After I wrote this story a lot of things changed. When I wrote this, Lucy's Would Have Been 1st Birthday had just passed and it triggered my OCD. I was struggling a lot with that when the Lord lead me to the Women's Enrichment Center of Dalton. Soon after that, I began serving in the post abortion ministry there. They had nobody to lead it, so there I was, ready to serve. And scared to death. We are still in the process of getting up and running. I have finished writing the individual counseling curriculum and I am now working with another woman at the center to train for the Save One group recovery (which we will hold twice a year). I am confident God has great things in store for us. 

So far I have attended some training, Shared my story with numerous others. And just recently gave a short presentation to the wives of pastors in our community. I was asked by one of the women there to speak at their church in January for Sanctity of Human Life month. I am nervous. It is a huge church, but I am up for whatever God wants me to do. 

I aspire to one day take part in the 40 Days for Life campaign and maybe one day lobby in Washington with the SIlent No More Awareness campaign. There are so many different parts of the ministry, helping women feel loved after an abortion, helping them find peace, fighting for what is right, and even helping women find alternatives. I guess I just need to sit back and let God lead me. It seems like right now, he wants me right where I am, helping those women who feel like they will never get back on their feet, never be loved again or alive and free. I hope to change that for them.

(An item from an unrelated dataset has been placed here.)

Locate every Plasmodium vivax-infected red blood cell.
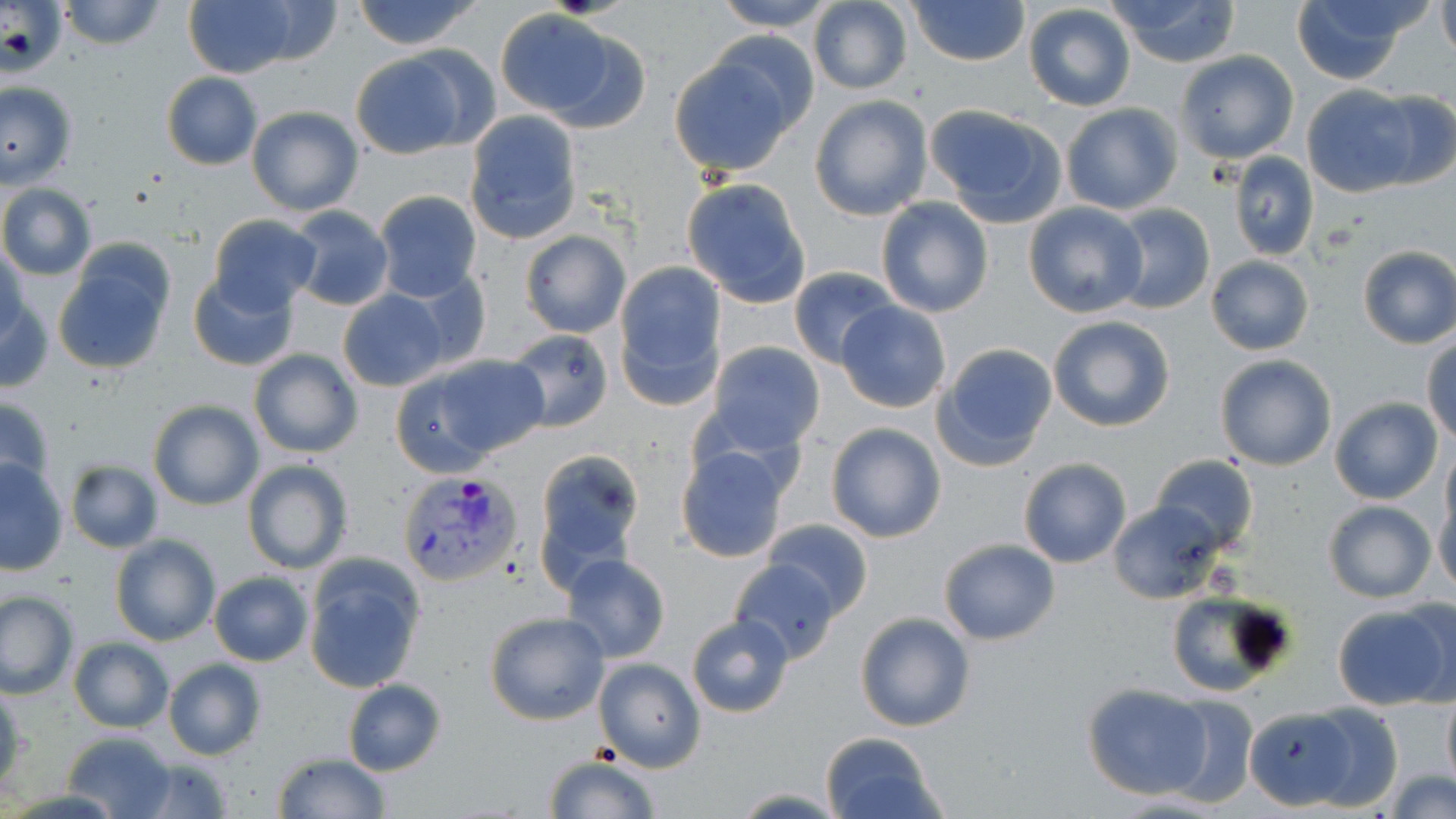
Approximate bounding boxes as named x1/y1/x2/y2 corners in pixels.
Plasmodium vivax-infected red blood cells: (x1=398, y1=471, x2=525, y2=588).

Lucy has made a big difference in my life, in who I am.  I have become more understanding. My preacher says "Ten minutes out of the will of God and a man will do anything." And I think that is a good quote. 

I have learned to take my time and enjoy Samantha, be better to her, closer to her. She is a special child. She is my only living child.  

My relationship with my Husband has been healed recently. At first I went through so many emotions toward him, mostly anger, hatred. But I worked through them. He is finally able to talk to me about it. He has told me how much he truly regrets what we did, the decision we made, and that he feels guilty for practically making me feel forced to do it. He misses her like I do, and we both wish we could go back, but we can't. The only thing we can do is go forward. He supports me in the volunteer work I do to try and help women who are considering an abortion or helping to heal those who have. That is all I could ever ask for. And maybe, just maybe one day he will be able to help in the healing of men hurting through abortion. And then, maybe not. I can't wait to see what is in store for us.